Born in a barrio outside Havana, Cuba in 1921, Candido de Guerra Camero learned to play the string bass as a child. He also heard and enjoyed American recordings of drummers Max Roach and Kenny Clarke, but he says Spanish and Portugese folk influences seeped into his soul. At 14 he started playing the bongos and also learned to play the tres, a Cuban mandolin, and acoustic bass. Before long he landed a job as a drummer in the house band at Havanna radio station CMQ. He was also the conga drummer for Havana’s Tropicana Nightclub in Havana.

Candido, as he known around the world, got his first American gig at the Clover Club in Miami and then moved to New York City at the suggestion of his friend, Dizzy Gillepsie, who he aslo recorded with. He made his first New York appearance in 1946 in a musical revue at the Plymouth Theatre on Broadway and he eventually became a very popular television performer. He also formed his own band and toured extensively in Venezuela, the Dominican Republic, Puerto Rico, Miami and New York.

Candido is widely regarded as the most famous and innovative bongo/conga drummer in the history of jazz, credited with being the first percussionist to play multiple conga drums simultaneously. He also popularized the bongo drum in America during the 1960s and 70s, when he was considered the most active Latin percussionist in the world. During this time, he played with Lena Horne, Patti Page, Tony Bennett, Doc Severinsen, Tito Puento and all the famous big bands. He also managed to release 16 albums. His range of style was enormous: pop, rock, R&B, Afro-Cuban dance music, Latin jazz,  bop, boogaloo, world fusion, even disco.

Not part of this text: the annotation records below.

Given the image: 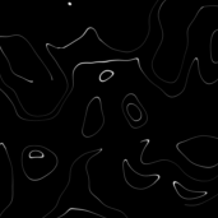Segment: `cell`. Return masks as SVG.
Instances as JSON below:
<instances>
[{"instance_id":"cell-2","label":"cell","mask_w":218,"mask_h":218,"mask_svg":"<svg viewBox=\"0 0 218 218\" xmlns=\"http://www.w3.org/2000/svg\"><path fill=\"white\" fill-rule=\"evenodd\" d=\"M29 159H33V158H45V153H42V151H33L31 152L28 154Z\"/></svg>"},{"instance_id":"cell-3","label":"cell","mask_w":218,"mask_h":218,"mask_svg":"<svg viewBox=\"0 0 218 218\" xmlns=\"http://www.w3.org/2000/svg\"><path fill=\"white\" fill-rule=\"evenodd\" d=\"M91 29H92V31H94V33H96V36H97V38H98V40H100V41L102 42V43H103V45H105V46H107V43H106V42H105V41H102V40H101V38H100V36H98V33H97V31H96V29H94V28H93V27H91ZM109 49H111V50H112V51H118V52H123V51H121V50H118V49H112V47H111V46H109Z\"/></svg>"},{"instance_id":"cell-1","label":"cell","mask_w":218,"mask_h":218,"mask_svg":"<svg viewBox=\"0 0 218 218\" xmlns=\"http://www.w3.org/2000/svg\"><path fill=\"white\" fill-rule=\"evenodd\" d=\"M115 75V73L112 72V70H103L102 73L100 74V77H98V80H100L101 83H105V82H107L109 79H111L112 77Z\"/></svg>"}]
</instances>
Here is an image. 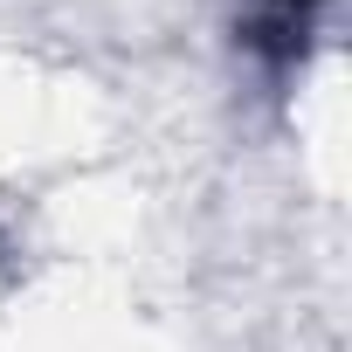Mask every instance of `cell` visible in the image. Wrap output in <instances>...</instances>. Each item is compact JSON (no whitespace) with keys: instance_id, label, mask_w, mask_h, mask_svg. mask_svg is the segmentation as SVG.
<instances>
[{"instance_id":"1","label":"cell","mask_w":352,"mask_h":352,"mask_svg":"<svg viewBox=\"0 0 352 352\" xmlns=\"http://www.w3.org/2000/svg\"><path fill=\"white\" fill-rule=\"evenodd\" d=\"M318 28H324V0H235V49L270 83H290L311 63Z\"/></svg>"}]
</instances>
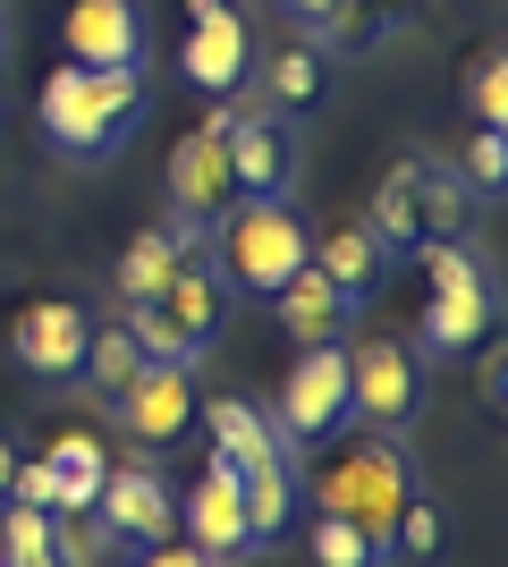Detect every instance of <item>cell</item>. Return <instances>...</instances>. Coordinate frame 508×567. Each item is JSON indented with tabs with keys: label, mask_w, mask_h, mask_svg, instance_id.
Instances as JSON below:
<instances>
[{
	"label": "cell",
	"mask_w": 508,
	"mask_h": 567,
	"mask_svg": "<svg viewBox=\"0 0 508 567\" xmlns=\"http://www.w3.org/2000/svg\"><path fill=\"white\" fill-rule=\"evenodd\" d=\"M127 567H212V550H195L187 534H169V543H145Z\"/></svg>",
	"instance_id": "31"
},
{
	"label": "cell",
	"mask_w": 508,
	"mask_h": 567,
	"mask_svg": "<svg viewBox=\"0 0 508 567\" xmlns=\"http://www.w3.org/2000/svg\"><path fill=\"white\" fill-rule=\"evenodd\" d=\"M475 390H484V399H491V406H500V399H508V355H500V348H491V339H484V364H475Z\"/></svg>",
	"instance_id": "32"
},
{
	"label": "cell",
	"mask_w": 508,
	"mask_h": 567,
	"mask_svg": "<svg viewBox=\"0 0 508 567\" xmlns=\"http://www.w3.org/2000/svg\"><path fill=\"white\" fill-rule=\"evenodd\" d=\"M305 262H314V271L339 288V297H348V306H364V297H373V280L390 271V246L364 229V220H348V229H322Z\"/></svg>",
	"instance_id": "16"
},
{
	"label": "cell",
	"mask_w": 508,
	"mask_h": 567,
	"mask_svg": "<svg viewBox=\"0 0 508 567\" xmlns=\"http://www.w3.org/2000/svg\"><path fill=\"white\" fill-rule=\"evenodd\" d=\"M424 406V364L407 339H356L348 348V424L364 432H407Z\"/></svg>",
	"instance_id": "6"
},
{
	"label": "cell",
	"mask_w": 508,
	"mask_h": 567,
	"mask_svg": "<svg viewBox=\"0 0 508 567\" xmlns=\"http://www.w3.org/2000/svg\"><path fill=\"white\" fill-rule=\"evenodd\" d=\"M212 246H220L212 280L229 288V297H271V288H289L297 271H305V255H314L305 220H297L280 195H238V204L220 213Z\"/></svg>",
	"instance_id": "2"
},
{
	"label": "cell",
	"mask_w": 508,
	"mask_h": 567,
	"mask_svg": "<svg viewBox=\"0 0 508 567\" xmlns=\"http://www.w3.org/2000/svg\"><path fill=\"white\" fill-rule=\"evenodd\" d=\"M280 9H289L297 25H314V18H322V0H280Z\"/></svg>",
	"instance_id": "33"
},
{
	"label": "cell",
	"mask_w": 508,
	"mask_h": 567,
	"mask_svg": "<svg viewBox=\"0 0 508 567\" xmlns=\"http://www.w3.org/2000/svg\"><path fill=\"white\" fill-rule=\"evenodd\" d=\"M43 474H51V517H76V508H94L102 474H111V450H102V432H51Z\"/></svg>",
	"instance_id": "17"
},
{
	"label": "cell",
	"mask_w": 508,
	"mask_h": 567,
	"mask_svg": "<svg viewBox=\"0 0 508 567\" xmlns=\"http://www.w3.org/2000/svg\"><path fill=\"white\" fill-rule=\"evenodd\" d=\"M0 34H9V18H0Z\"/></svg>",
	"instance_id": "39"
},
{
	"label": "cell",
	"mask_w": 508,
	"mask_h": 567,
	"mask_svg": "<svg viewBox=\"0 0 508 567\" xmlns=\"http://www.w3.org/2000/svg\"><path fill=\"white\" fill-rule=\"evenodd\" d=\"M466 102H475V127H508V69H500V51H484V60H475Z\"/></svg>",
	"instance_id": "29"
},
{
	"label": "cell",
	"mask_w": 508,
	"mask_h": 567,
	"mask_svg": "<svg viewBox=\"0 0 508 567\" xmlns=\"http://www.w3.org/2000/svg\"><path fill=\"white\" fill-rule=\"evenodd\" d=\"M373 9H390V18H398V9H407V0H373Z\"/></svg>",
	"instance_id": "37"
},
{
	"label": "cell",
	"mask_w": 508,
	"mask_h": 567,
	"mask_svg": "<svg viewBox=\"0 0 508 567\" xmlns=\"http://www.w3.org/2000/svg\"><path fill=\"white\" fill-rule=\"evenodd\" d=\"M339 424H348V348H339V339L297 348L289 381L271 390V432H280L289 450H322Z\"/></svg>",
	"instance_id": "5"
},
{
	"label": "cell",
	"mask_w": 508,
	"mask_h": 567,
	"mask_svg": "<svg viewBox=\"0 0 508 567\" xmlns=\"http://www.w3.org/2000/svg\"><path fill=\"white\" fill-rule=\"evenodd\" d=\"M153 306L178 322V339H187L195 364H204V355H212V339H220V322H229V288L212 280V262H195V255H187L178 271H169V288L153 297Z\"/></svg>",
	"instance_id": "14"
},
{
	"label": "cell",
	"mask_w": 508,
	"mask_h": 567,
	"mask_svg": "<svg viewBox=\"0 0 508 567\" xmlns=\"http://www.w3.org/2000/svg\"><path fill=\"white\" fill-rule=\"evenodd\" d=\"M500 178H508V136H500V127H484V136L466 144V187L500 195Z\"/></svg>",
	"instance_id": "30"
},
{
	"label": "cell",
	"mask_w": 508,
	"mask_h": 567,
	"mask_svg": "<svg viewBox=\"0 0 508 567\" xmlns=\"http://www.w3.org/2000/svg\"><path fill=\"white\" fill-rule=\"evenodd\" d=\"M187 255H195V246H187L178 229H169V220L136 229V237H127V255H120V306H145V297H162V288H169V271H178Z\"/></svg>",
	"instance_id": "22"
},
{
	"label": "cell",
	"mask_w": 508,
	"mask_h": 567,
	"mask_svg": "<svg viewBox=\"0 0 508 567\" xmlns=\"http://www.w3.org/2000/svg\"><path fill=\"white\" fill-rule=\"evenodd\" d=\"M364 229L382 237L390 255H407L415 237H424V213H415V153H407V162H390V178L373 187V213H364Z\"/></svg>",
	"instance_id": "23"
},
{
	"label": "cell",
	"mask_w": 508,
	"mask_h": 567,
	"mask_svg": "<svg viewBox=\"0 0 508 567\" xmlns=\"http://www.w3.org/2000/svg\"><path fill=\"white\" fill-rule=\"evenodd\" d=\"M195 406H204V399H195L187 364H145V373L111 399V415H120V432H127V450H136V457H162L169 441H187Z\"/></svg>",
	"instance_id": "9"
},
{
	"label": "cell",
	"mask_w": 508,
	"mask_h": 567,
	"mask_svg": "<svg viewBox=\"0 0 508 567\" xmlns=\"http://www.w3.org/2000/svg\"><path fill=\"white\" fill-rule=\"evenodd\" d=\"M322 85H331V51H322V43H280L263 60V76H255V94H263L280 118H289V111H314Z\"/></svg>",
	"instance_id": "21"
},
{
	"label": "cell",
	"mask_w": 508,
	"mask_h": 567,
	"mask_svg": "<svg viewBox=\"0 0 508 567\" xmlns=\"http://www.w3.org/2000/svg\"><path fill=\"white\" fill-rule=\"evenodd\" d=\"M204 415V432H212V457H229V466H271V457H297L280 432H271L263 406H246V399H204L195 406Z\"/></svg>",
	"instance_id": "19"
},
{
	"label": "cell",
	"mask_w": 508,
	"mask_h": 567,
	"mask_svg": "<svg viewBox=\"0 0 508 567\" xmlns=\"http://www.w3.org/2000/svg\"><path fill=\"white\" fill-rule=\"evenodd\" d=\"M364 567H398V559H390V550H373V559H364Z\"/></svg>",
	"instance_id": "36"
},
{
	"label": "cell",
	"mask_w": 508,
	"mask_h": 567,
	"mask_svg": "<svg viewBox=\"0 0 508 567\" xmlns=\"http://www.w3.org/2000/svg\"><path fill=\"white\" fill-rule=\"evenodd\" d=\"M178 69H187V85H204V94L246 85V69H255V34H246V18H238V9L195 18V25H187V51H178Z\"/></svg>",
	"instance_id": "13"
},
{
	"label": "cell",
	"mask_w": 508,
	"mask_h": 567,
	"mask_svg": "<svg viewBox=\"0 0 508 567\" xmlns=\"http://www.w3.org/2000/svg\"><path fill=\"white\" fill-rule=\"evenodd\" d=\"M415 213H424V237H466V229H475V213H484V195L466 187L458 162L415 153Z\"/></svg>",
	"instance_id": "20"
},
{
	"label": "cell",
	"mask_w": 508,
	"mask_h": 567,
	"mask_svg": "<svg viewBox=\"0 0 508 567\" xmlns=\"http://www.w3.org/2000/svg\"><path fill=\"white\" fill-rule=\"evenodd\" d=\"M178 534H187L195 550H212V559H246V492H238V466L229 457H212V466L187 483V499H178Z\"/></svg>",
	"instance_id": "12"
},
{
	"label": "cell",
	"mask_w": 508,
	"mask_h": 567,
	"mask_svg": "<svg viewBox=\"0 0 508 567\" xmlns=\"http://www.w3.org/2000/svg\"><path fill=\"white\" fill-rule=\"evenodd\" d=\"M305 550H314V567H364V559H373V543H364V534H356L348 517H314Z\"/></svg>",
	"instance_id": "28"
},
{
	"label": "cell",
	"mask_w": 508,
	"mask_h": 567,
	"mask_svg": "<svg viewBox=\"0 0 508 567\" xmlns=\"http://www.w3.org/2000/svg\"><path fill=\"white\" fill-rule=\"evenodd\" d=\"M85 339H94V313L76 306V297H34V306L9 313V355H18L34 381H76Z\"/></svg>",
	"instance_id": "10"
},
{
	"label": "cell",
	"mask_w": 508,
	"mask_h": 567,
	"mask_svg": "<svg viewBox=\"0 0 508 567\" xmlns=\"http://www.w3.org/2000/svg\"><path fill=\"white\" fill-rule=\"evenodd\" d=\"M145 118V69H85L60 60L43 76V153L60 162H111Z\"/></svg>",
	"instance_id": "1"
},
{
	"label": "cell",
	"mask_w": 508,
	"mask_h": 567,
	"mask_svg": "<svg viewBox=\"0 0 508 567\" xmlns=\"http://www.w3.org/2000/svg\"><path fill=\"white\" fill-rule=\"evenodd\" d=\"M9 474H18V450H9V441H0V499H9Z\"/></svg>",
	"instance_id": "34"
},
{
	"label": "cell",
	"mask_w": 508,
	"mask_h": 567,
	"mask_svg": "<svg viewBox=\"0 0 508 567\" xmlns=\"http://www.w3.org/2000/svg\"><path fill=\"white\" fill-rule=\"evenodd\" d=\"M220 9H229V0H187V25L195 18H220Z\"/></svg>",
	"instance_id": "35"
},
{
	"label": "cell",
	"mask_w": 508,
	"mask_h": 567,
	"mask_svg": "<svg viewBox=\"0 0 508 567\" xmlns=\"http://www.w3.org/2000/svg\"><path fill=\"white\" fill-rule=\"evenodd\" d=\"M238 492H246V543H255V559H263V550L289 534L297 499H305V483H297V457H271V466H238Z\"/></svg>",
	"instance_id": "18"
},
{
	"label": "cell",
	"mask_w": 508,
	"mask_h": 567,
	"mask_svg": "<svg viewBox=\"0 0 508 567\" xmlns=\"http://www.w3.org/2000/svg\"><path fill=\"white\" fill-rule=\"evenodd\" d=\"M76 373L94 381L102 399H120L127 381L145 373V348H136V339H127V322H111V331H102V322H94V339H85V364H76Z\"/></svg>",
	"instance_id": "25"
},
{
	"label": "cell",
	"mask_w": 508,
	"mask_h": 567,
	"mask_svg": "<svg viewBox=\"0 0 508 567\" xmlns=\"http://www.w3.org/2000/svg\"><path fill=\"white\" fill-rule=\"evenodd\" d=\"M390 559L398 567H433L440 550H449V517H440V499H424V492H407V508H398V525H390Z\"/></svg>",
	"instance_id": "24"
},
{
	"label": "cell",
	"mask_w": 508,
	"mask_h": 567,
	"mask_svg": "<svg viewBox=\"0 0 508 567\" xmlns=\"http://www.w3.org/2000/svg\"><path fill=\"white\" fill-rule=\"evenodd\" d=\"M51 508H25V499H0V567H25V559H51Z\"/></svg>",
	"instance_id": "27"
},
{
	"label": "cell",
	"mask_w": 508,
	"mask_h": 567,
	"mask_svg": "<svg viewBox=\"0 0 508 567\" xmlns=\"http://www.w3.org/2000/svg\"><path fill=\"white\" fill-rule=\"evenodd\" d=\"M25 567H60V559H25Z\"/></svg>",
	"instance_id": "38"
},
{
	"label": "cell",
	"mask_w": 508,
	"mask_h": 567,
	"mask_svg": "<svg viewBox=\"0 0 508 567\" xmlns=\"http://www.w3.org/2000/svg\"><path fill=\"white\" fill-rule=\"evenodd\" d=\"M263 306H271V322H280L297 348H322V339H339V331H348V313H356V306H348V297H339V288L314 271V262H305L289 288H271Z\"/></svg>",
	"instance_id": "15"
},
{
	"label": "cell",
	"mask_w": 508,
	"mask_h": 567,
	"mask_svg": "<svg viewBox=\"0 0 508 567\" xmlns=\"http://www.w3.org/2000/svg\"><path fill=\"white\" fill-rule=\"evenodd\" d=\"M229 204H238V178H229L220 127H212V118H195L187 136L169 144V229L187 237V246H204Z\"/></svg>",
	"instance_id": "7"
},
{
	"label": "cell",
	"mask_w": 508,
	"mask_h": 567,
	"mask_svg": "<svg viewBox=\"0 0 508 567\" xmlns=\"http://www.w3.org/2000/svg\"><path fill=\"white\" fill-rule=\"evenodd\" d=\"M94 517L111 525V543L136 559L145 543H169V534H178V492H169V474L153 466V457H127V466L102 474Z\"/></svg>",
	"instance_id": "8"
},
{
	"label": "cell",
	"mask_w": 508,
	"mask_h": 567,
	"mask_svg": "<svg viewBox=\"0 0 508 567\" xmlns=\"http://www.w3.org/2000/svg\"><path fill=\"white\" fill-rule=\"evenodd\" d=\"M51 559L60 567H127V550L111 543V525H102L94 508H76V517L51 525Z\"/></svg>",
	"instance_id": "26"
},
{
	"label": "cell",
	"mask_w": 508,
	"mask_h": 567,
	"mask_svg": "<svg viewBox=\"0 0 508 567\" xmlns=\"http://www.w3.org/2000/svg\"><path fill=\"white\" fill-rule=\"evenodd\" d=\"M415 262H424V348L433 355H458V348H484L491 339V313H500V288H491V271H484V255L466 246V237H415L407 246Z\"/></svg>",
	"instance_id": "3"
},
{
	"label": "cell",
	"mask_w": 508,
	"mask_h": 567,
	"mask_svg": "<svg viewBox=\"0 0 508 567\" xmlns=\"http://www.w3.org/2000/svg\"><path fill=\"white\" fill-rule=\"evenodd\" d=\"M407 492H415L407 441H398V432H364V441L339 457V466L314 474V517H348L364 543L382 550L390 525H398V508H407Z\"/></svg>",
	"instance_id": "4"
},
{
	"label": "cell",
	"mask_w": 508,
	"mask_h": 567,
	"mask_svg": "<svg viewBox=\"0 0 508 567\" xmlns=\"http://www.w3.org/2000/svg\"><path fill=\"white\" fill-rule=\"evenodd\" d=\"M60 43L85 69H145V0H69Z\"/></svg>",
	"instance_id": "11"
}]
</instances>
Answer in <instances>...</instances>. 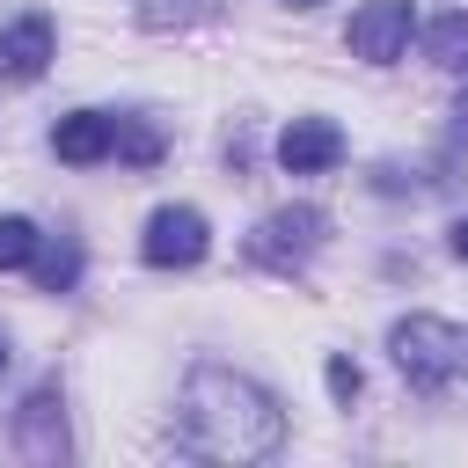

The drum master performed well into his 80s and received many honors during his long career, including the National Endowment for the Arts Jazz Masters Award in 2008. As a little boy from a Cuban barrio, Candido could scarcely have imagined the life that lay ahead for him. Today, at age 94, Candido is on the receiving end of worldwide admiration, and the acknowledgement that his musical innovations permanently changed percussion.